He smiles broadly, displaying a row of teeth each a different color: "My rainbow bridge," he jokes. Discussion of his back leads to mention of friends who have had artificial joints installed: "(Spiritual leader) Ram Dass got two new knees," Wavy says. "He's tap-dancing -- and he's older than me."

Bald with a long snowy fringe of hair, a large belly wrapped in a tie-dyed t-shirt, Wavy Gravy looks like a mischievous grandfather. But as Esrick's film shows, Wavy (who was born Hugh Romney, a name he lived with until 1969, when B.B. King christened him Wavy Gravy) has been working at making the world a better place -- whether through large charitable acts or simple things like bringing a smile to the faces of passersby -- for almost 50 years.

Esrick met him while helping to launch the marketing campaign for Grateful Dead apparel a few years back. Wavy had a flannel-pants design as part of the line and toured the country to help promote them, launching the clothes with appearances at department stores.

"At Marshall Field in Chicago, I had them take a big bed into the menswear department, one with black sheets," Wavy says. "I'd get in bed wearing a nightcap and my fans would get in bed with me, one at a time, and I'd sign their memorabilia. And then I'd give them a free pint of Ben & Jerry's." (Ben & Jerry's made a Wavy Gravy flavor, no longer available, with caramel, cashews, Brazil nuts, a chocolate hazelnut fudge swirl and roasted almonds; the proceeds went to charity.)

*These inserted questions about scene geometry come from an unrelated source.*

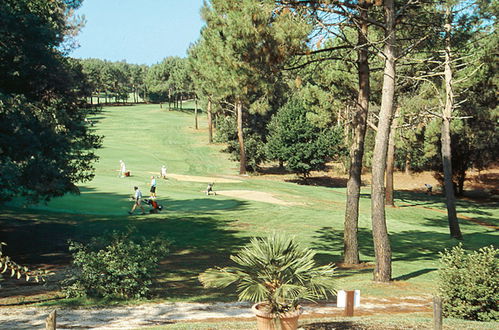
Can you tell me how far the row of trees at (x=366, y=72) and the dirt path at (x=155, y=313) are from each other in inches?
109

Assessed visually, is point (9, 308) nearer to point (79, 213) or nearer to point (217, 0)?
point (217, 0)

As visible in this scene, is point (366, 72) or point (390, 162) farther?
point (390, 162)

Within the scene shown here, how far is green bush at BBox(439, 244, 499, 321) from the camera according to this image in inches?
443

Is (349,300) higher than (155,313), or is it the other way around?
(349,300)

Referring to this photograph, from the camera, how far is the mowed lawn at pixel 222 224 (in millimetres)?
17991

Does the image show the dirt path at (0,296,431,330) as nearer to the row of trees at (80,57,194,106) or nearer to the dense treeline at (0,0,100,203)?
the dense treeline at (0,0,100,203)

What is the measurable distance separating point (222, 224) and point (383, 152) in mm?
12856

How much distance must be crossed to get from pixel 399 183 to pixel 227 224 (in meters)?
39.8

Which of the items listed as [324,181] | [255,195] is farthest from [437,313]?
[324,181]

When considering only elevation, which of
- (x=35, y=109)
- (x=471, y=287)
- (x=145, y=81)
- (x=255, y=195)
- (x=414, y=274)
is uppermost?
Result: (x=145, y=81)

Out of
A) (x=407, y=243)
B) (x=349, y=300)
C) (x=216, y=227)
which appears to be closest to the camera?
(x=349, y=300)

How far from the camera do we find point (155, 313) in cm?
1252

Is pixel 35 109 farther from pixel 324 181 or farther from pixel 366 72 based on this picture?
pixel 324 181

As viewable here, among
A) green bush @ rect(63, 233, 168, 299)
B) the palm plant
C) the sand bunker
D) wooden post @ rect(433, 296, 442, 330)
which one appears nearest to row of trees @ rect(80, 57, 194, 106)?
the sand bunker
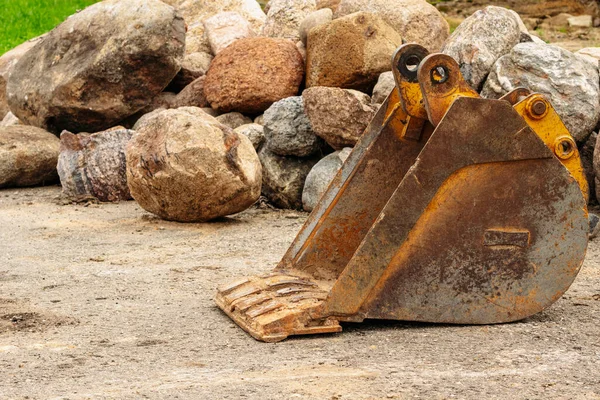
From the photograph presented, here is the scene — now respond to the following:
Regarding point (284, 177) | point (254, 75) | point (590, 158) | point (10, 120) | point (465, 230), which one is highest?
point (465, 230)

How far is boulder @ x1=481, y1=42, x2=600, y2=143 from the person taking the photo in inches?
255

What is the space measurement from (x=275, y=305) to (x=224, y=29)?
635 centimetres

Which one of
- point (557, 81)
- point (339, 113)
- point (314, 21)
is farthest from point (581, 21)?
point (339, 113)

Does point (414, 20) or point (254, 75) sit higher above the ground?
point (414, 20)

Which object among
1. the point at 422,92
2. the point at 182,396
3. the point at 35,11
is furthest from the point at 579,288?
the point at 35,11

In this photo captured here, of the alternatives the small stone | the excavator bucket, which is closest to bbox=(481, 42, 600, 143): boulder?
the excavator bucket

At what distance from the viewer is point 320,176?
6777 millimetres

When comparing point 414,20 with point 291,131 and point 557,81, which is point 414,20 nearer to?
point 291,131

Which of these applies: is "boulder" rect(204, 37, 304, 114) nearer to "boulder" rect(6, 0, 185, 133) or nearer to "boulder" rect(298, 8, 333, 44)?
"boulder" rect(298, 8, 333, 44)

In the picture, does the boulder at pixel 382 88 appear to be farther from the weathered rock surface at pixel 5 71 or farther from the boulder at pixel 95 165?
the weathered rock surface at pixel 5 71

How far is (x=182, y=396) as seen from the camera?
9.59ft

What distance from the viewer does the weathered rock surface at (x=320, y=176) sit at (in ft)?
22.1

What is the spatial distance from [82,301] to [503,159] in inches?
77.0

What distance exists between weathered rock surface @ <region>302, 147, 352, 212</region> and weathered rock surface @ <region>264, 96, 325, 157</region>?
21 cm
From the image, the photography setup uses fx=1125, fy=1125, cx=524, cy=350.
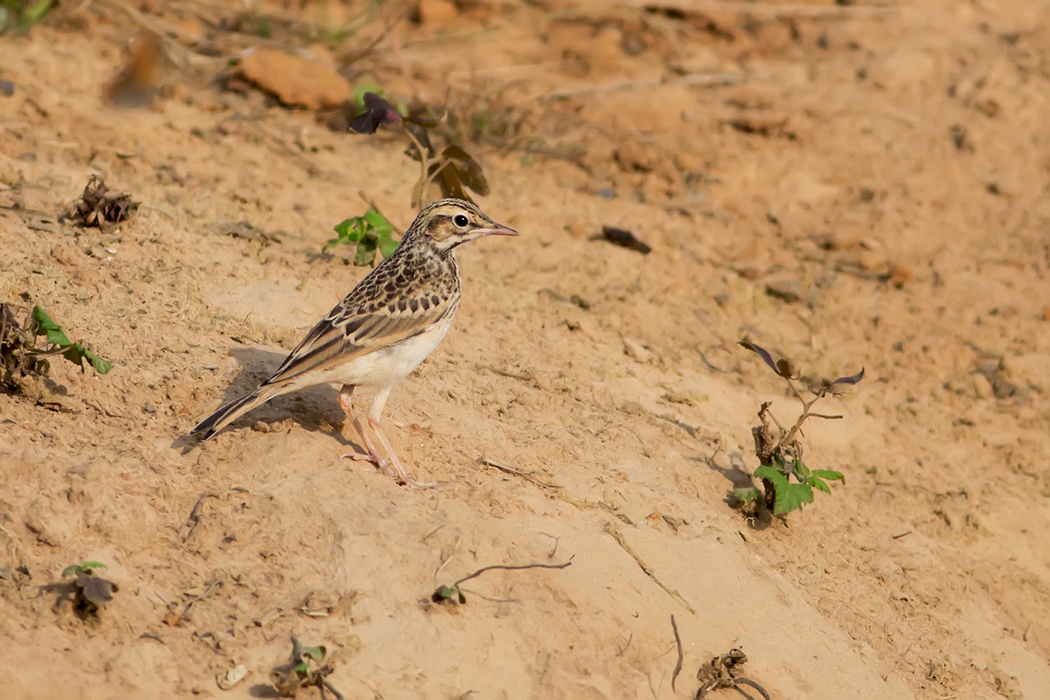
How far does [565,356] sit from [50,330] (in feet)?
10.3

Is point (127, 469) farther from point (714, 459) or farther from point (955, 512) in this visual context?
point (955, 512)

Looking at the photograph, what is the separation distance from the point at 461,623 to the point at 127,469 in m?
1.67

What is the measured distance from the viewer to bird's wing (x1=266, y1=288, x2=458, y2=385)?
5.38 metres

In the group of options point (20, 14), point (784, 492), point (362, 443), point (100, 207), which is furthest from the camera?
point (20, 14)

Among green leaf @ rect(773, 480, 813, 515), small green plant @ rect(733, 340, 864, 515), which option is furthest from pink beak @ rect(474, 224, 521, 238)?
green leaf @ rect(773, 480, 813, 515)

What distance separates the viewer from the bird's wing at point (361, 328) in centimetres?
538

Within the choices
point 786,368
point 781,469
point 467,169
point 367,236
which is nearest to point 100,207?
point 367,236

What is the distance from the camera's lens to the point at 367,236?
741 cm

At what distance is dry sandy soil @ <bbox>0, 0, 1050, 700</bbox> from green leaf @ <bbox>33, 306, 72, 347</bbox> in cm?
40

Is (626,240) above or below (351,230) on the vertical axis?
below

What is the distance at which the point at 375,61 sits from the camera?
35.0 ft

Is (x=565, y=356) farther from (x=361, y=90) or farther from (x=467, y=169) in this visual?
(x=361, y=90)

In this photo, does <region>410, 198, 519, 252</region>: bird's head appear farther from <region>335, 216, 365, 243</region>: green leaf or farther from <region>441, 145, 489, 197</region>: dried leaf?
<region>441, 145, 489, 197</region>: dried leaf

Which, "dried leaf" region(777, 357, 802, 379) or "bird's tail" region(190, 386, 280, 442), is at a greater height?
"dried leaf" region(777, 357, 802, 379)
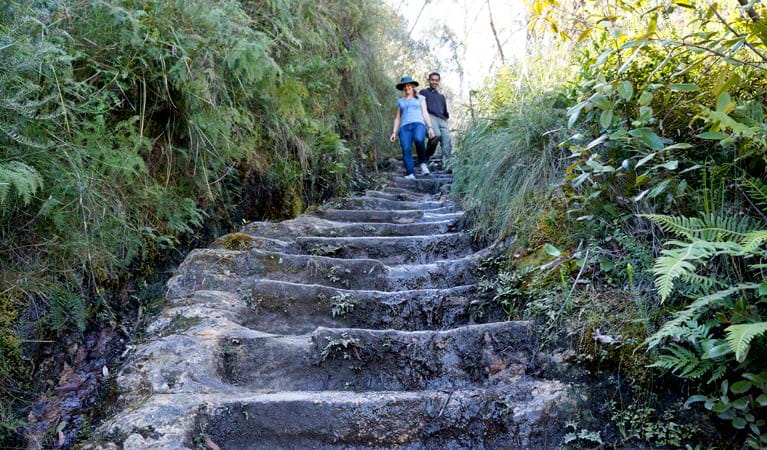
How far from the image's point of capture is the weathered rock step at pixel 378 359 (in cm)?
277

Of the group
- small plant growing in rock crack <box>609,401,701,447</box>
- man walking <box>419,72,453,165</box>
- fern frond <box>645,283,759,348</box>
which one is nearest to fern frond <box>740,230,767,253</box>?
fern frond <box>645,283,759,348</box>

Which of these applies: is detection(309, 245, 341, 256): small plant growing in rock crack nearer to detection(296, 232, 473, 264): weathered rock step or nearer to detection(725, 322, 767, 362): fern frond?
detection(296, 232, 473, 264): weathered rock step

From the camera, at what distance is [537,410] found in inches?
93.1

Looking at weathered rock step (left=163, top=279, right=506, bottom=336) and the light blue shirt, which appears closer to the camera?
weathered rock step (left=163, top=279, right=506, bottom=336)

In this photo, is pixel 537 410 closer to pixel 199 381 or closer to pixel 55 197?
pixel 199 381

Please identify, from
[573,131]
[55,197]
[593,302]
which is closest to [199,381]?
[55,197]

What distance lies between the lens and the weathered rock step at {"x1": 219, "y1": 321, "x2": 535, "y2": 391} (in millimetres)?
2773

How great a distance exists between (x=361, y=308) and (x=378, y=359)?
56cm

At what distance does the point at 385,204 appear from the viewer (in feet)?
21.1

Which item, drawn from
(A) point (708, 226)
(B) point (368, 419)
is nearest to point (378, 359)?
(B) point (368, 419)

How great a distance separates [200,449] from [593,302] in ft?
6.24

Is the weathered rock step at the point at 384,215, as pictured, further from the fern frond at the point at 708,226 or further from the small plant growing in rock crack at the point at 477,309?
the fern frond at the point at 708,226

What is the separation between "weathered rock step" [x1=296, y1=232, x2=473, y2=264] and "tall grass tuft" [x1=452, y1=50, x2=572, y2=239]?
23 cm

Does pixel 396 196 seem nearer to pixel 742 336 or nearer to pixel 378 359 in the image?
pixel 378 359
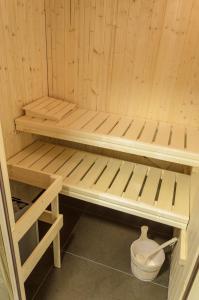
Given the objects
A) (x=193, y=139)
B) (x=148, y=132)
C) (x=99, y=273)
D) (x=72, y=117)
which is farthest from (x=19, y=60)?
(x=99, y=273)

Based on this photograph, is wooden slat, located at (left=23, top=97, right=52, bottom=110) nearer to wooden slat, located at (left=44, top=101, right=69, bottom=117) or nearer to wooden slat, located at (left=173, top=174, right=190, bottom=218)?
wooden slat, located at (left=44, top=101, right=69, bottom=117)

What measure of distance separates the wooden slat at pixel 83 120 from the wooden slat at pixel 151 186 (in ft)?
1.68

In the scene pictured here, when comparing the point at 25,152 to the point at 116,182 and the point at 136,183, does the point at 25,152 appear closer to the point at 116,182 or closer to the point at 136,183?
the point at 116,182

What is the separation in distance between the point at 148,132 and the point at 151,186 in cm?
32

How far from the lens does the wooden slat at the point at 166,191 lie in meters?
1.33

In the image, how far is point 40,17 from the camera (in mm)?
1517

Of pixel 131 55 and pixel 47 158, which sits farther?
pixel 47 158

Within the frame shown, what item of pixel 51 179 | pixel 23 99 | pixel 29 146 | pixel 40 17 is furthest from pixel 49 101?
pixel 51 179

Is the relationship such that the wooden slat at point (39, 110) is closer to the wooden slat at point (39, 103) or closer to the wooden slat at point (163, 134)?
the wooden slat at point (39, 103)

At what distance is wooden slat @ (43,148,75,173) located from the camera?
5.05 feet

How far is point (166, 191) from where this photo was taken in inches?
56.3

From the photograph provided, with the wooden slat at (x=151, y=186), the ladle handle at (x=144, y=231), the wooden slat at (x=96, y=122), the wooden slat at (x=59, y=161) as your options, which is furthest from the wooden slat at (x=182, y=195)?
the wooden slat at (x=59, y=161)

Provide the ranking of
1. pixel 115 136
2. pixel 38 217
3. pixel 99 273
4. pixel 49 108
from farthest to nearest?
pixel 49 108 → pixel 99 273 → pixel 115 136 → pixel 38 217

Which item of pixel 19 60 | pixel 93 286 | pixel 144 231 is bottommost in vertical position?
pixel 93 286
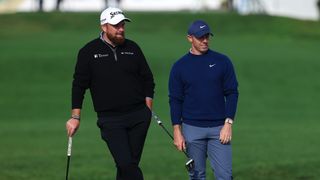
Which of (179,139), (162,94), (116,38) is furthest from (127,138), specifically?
(162,94)

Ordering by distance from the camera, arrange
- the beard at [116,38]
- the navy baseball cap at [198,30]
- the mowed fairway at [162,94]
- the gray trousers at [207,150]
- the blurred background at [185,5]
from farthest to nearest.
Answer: the blurred background at [185,5], the mowed fairway at [162,94], the beard at [116,38], the gray trousers at [207,150], the navy baseball cap at [198,30]

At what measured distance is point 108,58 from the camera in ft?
33.8

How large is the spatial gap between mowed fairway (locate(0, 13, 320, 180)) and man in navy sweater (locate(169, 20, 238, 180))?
4.22m

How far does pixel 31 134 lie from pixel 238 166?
8164mm

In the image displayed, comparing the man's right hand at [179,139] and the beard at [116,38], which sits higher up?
the beard at [116,38]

"At the end of spending a lot of time with Wavy, I just had this Field of Dreams moment," Esrick says. "I felt personally inspired by him. I wanted to share his commitment to make this a better world. The way he presents himself with humor, the way he doesn't take himself too seriously, I just thought people would be inspired to help change the world."

The name itself is funny -- Wavy Gravy -- and Romney has spent his life both getting laughs and getting things done.